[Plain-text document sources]
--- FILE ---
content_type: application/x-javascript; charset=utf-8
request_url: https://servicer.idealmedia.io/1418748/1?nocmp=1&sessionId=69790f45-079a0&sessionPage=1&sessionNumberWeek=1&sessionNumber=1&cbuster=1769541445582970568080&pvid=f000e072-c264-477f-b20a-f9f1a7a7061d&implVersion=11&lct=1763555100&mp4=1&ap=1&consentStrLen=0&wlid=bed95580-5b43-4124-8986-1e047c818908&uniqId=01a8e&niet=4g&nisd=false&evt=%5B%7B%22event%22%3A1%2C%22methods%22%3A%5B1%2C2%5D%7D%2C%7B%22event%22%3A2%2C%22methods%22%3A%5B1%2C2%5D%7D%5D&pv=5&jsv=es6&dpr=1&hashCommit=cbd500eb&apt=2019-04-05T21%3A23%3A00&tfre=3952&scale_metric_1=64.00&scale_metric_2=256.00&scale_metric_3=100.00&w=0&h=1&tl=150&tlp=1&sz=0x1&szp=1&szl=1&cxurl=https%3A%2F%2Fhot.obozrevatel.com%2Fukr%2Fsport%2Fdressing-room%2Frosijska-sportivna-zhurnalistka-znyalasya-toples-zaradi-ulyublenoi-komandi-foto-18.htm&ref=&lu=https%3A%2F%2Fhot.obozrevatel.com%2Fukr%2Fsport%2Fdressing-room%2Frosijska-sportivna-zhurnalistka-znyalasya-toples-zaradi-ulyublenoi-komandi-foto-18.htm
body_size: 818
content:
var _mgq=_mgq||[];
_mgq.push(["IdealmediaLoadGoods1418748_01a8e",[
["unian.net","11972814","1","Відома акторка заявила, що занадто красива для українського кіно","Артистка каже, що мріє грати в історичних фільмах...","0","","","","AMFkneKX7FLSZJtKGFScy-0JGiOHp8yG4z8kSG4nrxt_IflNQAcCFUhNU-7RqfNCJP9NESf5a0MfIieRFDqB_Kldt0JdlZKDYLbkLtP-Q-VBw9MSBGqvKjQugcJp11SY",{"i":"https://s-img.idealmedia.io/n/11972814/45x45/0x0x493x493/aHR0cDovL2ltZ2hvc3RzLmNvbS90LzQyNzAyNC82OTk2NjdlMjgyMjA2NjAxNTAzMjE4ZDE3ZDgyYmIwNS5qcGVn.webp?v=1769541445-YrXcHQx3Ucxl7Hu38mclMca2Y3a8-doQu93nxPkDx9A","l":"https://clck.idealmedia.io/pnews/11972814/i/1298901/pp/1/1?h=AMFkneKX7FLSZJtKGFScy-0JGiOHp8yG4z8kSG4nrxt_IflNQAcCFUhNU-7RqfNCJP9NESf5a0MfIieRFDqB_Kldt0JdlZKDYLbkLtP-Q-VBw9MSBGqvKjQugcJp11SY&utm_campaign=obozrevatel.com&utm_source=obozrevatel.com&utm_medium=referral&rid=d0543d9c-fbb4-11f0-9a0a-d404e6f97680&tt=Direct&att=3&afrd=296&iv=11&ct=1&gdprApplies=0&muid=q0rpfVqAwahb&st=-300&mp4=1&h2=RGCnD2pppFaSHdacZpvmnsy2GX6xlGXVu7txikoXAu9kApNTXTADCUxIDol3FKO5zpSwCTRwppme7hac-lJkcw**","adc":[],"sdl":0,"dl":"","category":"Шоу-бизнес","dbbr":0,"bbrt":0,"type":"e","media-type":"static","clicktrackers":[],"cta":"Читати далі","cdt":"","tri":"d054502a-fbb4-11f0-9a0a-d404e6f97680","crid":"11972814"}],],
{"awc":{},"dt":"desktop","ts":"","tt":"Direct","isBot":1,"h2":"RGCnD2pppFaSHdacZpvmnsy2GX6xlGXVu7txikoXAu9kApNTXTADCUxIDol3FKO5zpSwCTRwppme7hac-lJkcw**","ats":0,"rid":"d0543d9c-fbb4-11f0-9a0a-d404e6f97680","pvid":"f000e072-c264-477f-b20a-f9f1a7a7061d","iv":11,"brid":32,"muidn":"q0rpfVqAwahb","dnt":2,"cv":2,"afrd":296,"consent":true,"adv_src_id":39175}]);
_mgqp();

TO DO: From the opening line of the data above through the line that contains "content_type: application/x-javascript; charset=utf-8", please print each line as it stands and only those lines.

ANSWER TO THIS EXERCISE:
--- FILE ---
content_type: application/x-javascript; charset=utf-8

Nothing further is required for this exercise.